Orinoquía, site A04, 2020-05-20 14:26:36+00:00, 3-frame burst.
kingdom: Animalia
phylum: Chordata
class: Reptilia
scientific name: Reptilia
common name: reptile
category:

...

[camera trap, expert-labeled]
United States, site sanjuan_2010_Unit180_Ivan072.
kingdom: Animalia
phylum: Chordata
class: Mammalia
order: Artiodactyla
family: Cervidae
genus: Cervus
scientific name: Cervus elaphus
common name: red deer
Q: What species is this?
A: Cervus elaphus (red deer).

Your goal ::
Check each line of the records above for the word "name", count the lines that have it, and give only the count.

Completed exercise ::
4